Choose the Wrapper Method

fit_cate() supports method = c("dr", "r", "t", "ep").

  • method = "dr" is the main difference-scale default when treatment is binary or categorical and you want a target-aligned CATE fit that uses both propensity and outcome nuisance estimates.
  • method = "r" is the residual-on-residual path and the current continuous-treatment option. In reduced-modifier settings, it targets an overlap-weighted projection rather than the unweighted E[Y(1) - Y(0) | V].
  • method = "t" is the baseline that fits outcome models by treatment arm and subtracts them.
  • method = "ep" is the sieve-based plug-in path. Use it when you want the EP family; see EP-Learner Sieve Tuning for basis-size tuning and EP-DR versus EP-R details.

Reduced-Modifier Targets

When modifiers = V and confounders = W with V a strict subset of W, the target of interest is E[Y(1) - Y(0) | V] = E[tau(W) | V].

In the supported binary/categorical-treatment setting:

  • DR, EP, and the default two-stage T-learner align with that target
  • the current R-learner instead targets an overlap-weighted projection onto functions of V

This is why fit_cate(..., method = "r") warns in reduced-modifier settings.
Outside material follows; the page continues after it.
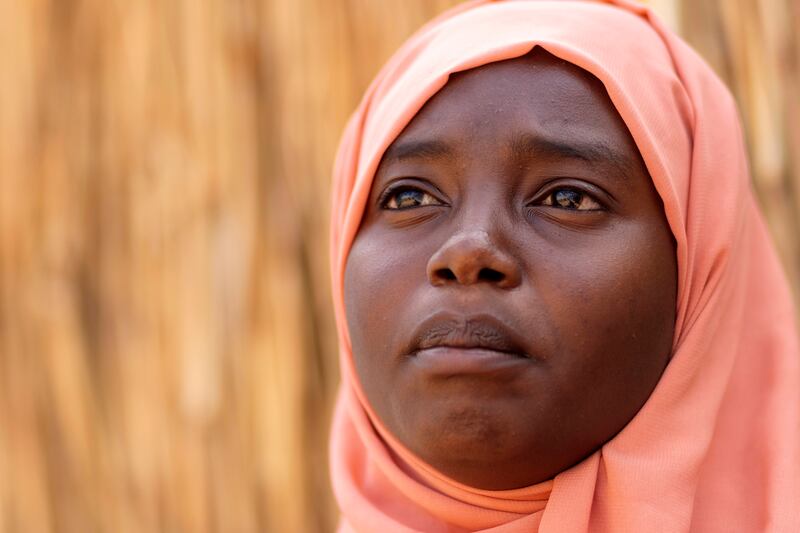 Eighteen-year-old Sudanese refugee Mayaz Osman Ababker, who wants to be a doctor. Photograph: Chris Maddaloni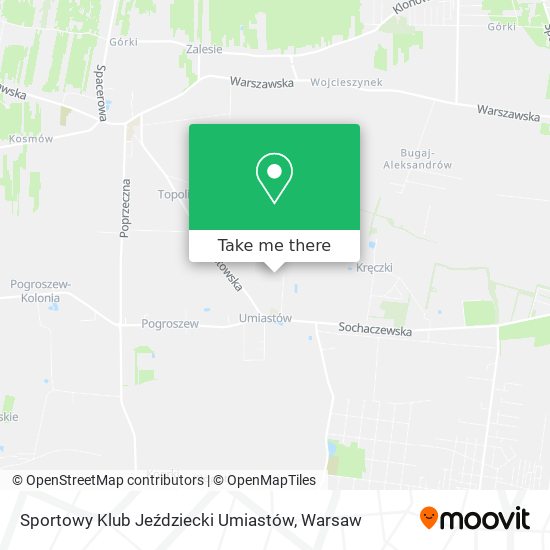 Sportowy Klub Jeździecki Umiastów map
Compare CATE Learner Families

Wrapper-level CATE cross-validation is controlled by cross_validate and cv_control.

cv_model <- fit_cate(
  task,
  method = c("dr", "r", "ep"),
  base_learner = Lrnr_mean$new(),
  cross_validate = TRUE,
  cv_control = list(V = 2)
)

cv_model
#> <hte3_model>
#>   Target: CATE
#>   Engine: sl3
#>   Method: portfolio(dr, r, ep)
#>   Cross-validated: yes
#>   Selected candidate: r
#>   Selected method: r
#>   EP basis grid: 2, 4, 8, 12, 16
#>   Modifiers: W1, W2
head(predict(cv_model, data))
#> [1] 1.305974 1.305974 1.305974 1.305974 1.305974 1.305974

summary(cv_model) reports the selected learner. If the selected learner is an EP candidate, the summary also reports the selected basis size and any EP selection metadata.

Important Constraints

  • Continuous-treatment CATE currently supports method = "r" only, using the partially linear effect model A * tau(X).
  • Use sieve_num_basis when you want one fixed EP basis size and sieve_basis_grid when you want wrapper-level EP basis-size selection.
  • For direct control over candidate learner objects, see Advanced sl3 Integration.